August 15, 1945 was the “Armistice Day” of the Second World War. On that date, V-J Day, the guns finally fell silent after years of war. In that famous Times Square photo, the sailor kissing the pretty girl he’d never met symbolized the general euphoria of both our Nation and the entire world. But the hurrahs soon fell silent as we faced the stark realities of the Cold War. It took the quiet, roll-up-your-sleeves-and-get-the-job-done Greatest Generation fifty-nine years to get its own World War II Memorial on the National Mall.

To remember and appreciate the sacrifices our military have made is the least we can do on Veterans Day. Our gratitude requires the fullest expression if we are to be worthy of their sacrifice.

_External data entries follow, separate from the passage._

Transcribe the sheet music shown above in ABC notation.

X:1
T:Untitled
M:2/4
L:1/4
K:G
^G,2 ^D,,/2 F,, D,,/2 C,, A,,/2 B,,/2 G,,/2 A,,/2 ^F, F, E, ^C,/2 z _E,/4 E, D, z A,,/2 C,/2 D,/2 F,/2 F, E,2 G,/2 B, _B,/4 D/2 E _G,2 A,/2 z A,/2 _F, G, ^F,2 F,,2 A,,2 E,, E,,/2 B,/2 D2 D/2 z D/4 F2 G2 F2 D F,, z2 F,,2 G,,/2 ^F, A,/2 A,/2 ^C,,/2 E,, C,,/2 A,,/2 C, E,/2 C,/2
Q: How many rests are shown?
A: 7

This last August 15th drew scant public attention. I traveled with a Congressional Delegation to Guadalcanal to lay a modest wreath there to those who had fallen in that horrific battle. But the world took little note of this important date, and there were few other commemorations. Perhaps now is finally the time for Congress to consider designating August 15th as a national holiday. People may then remember to say, even if the Republic lasts for one thousand years, that this date was America’s finest hour.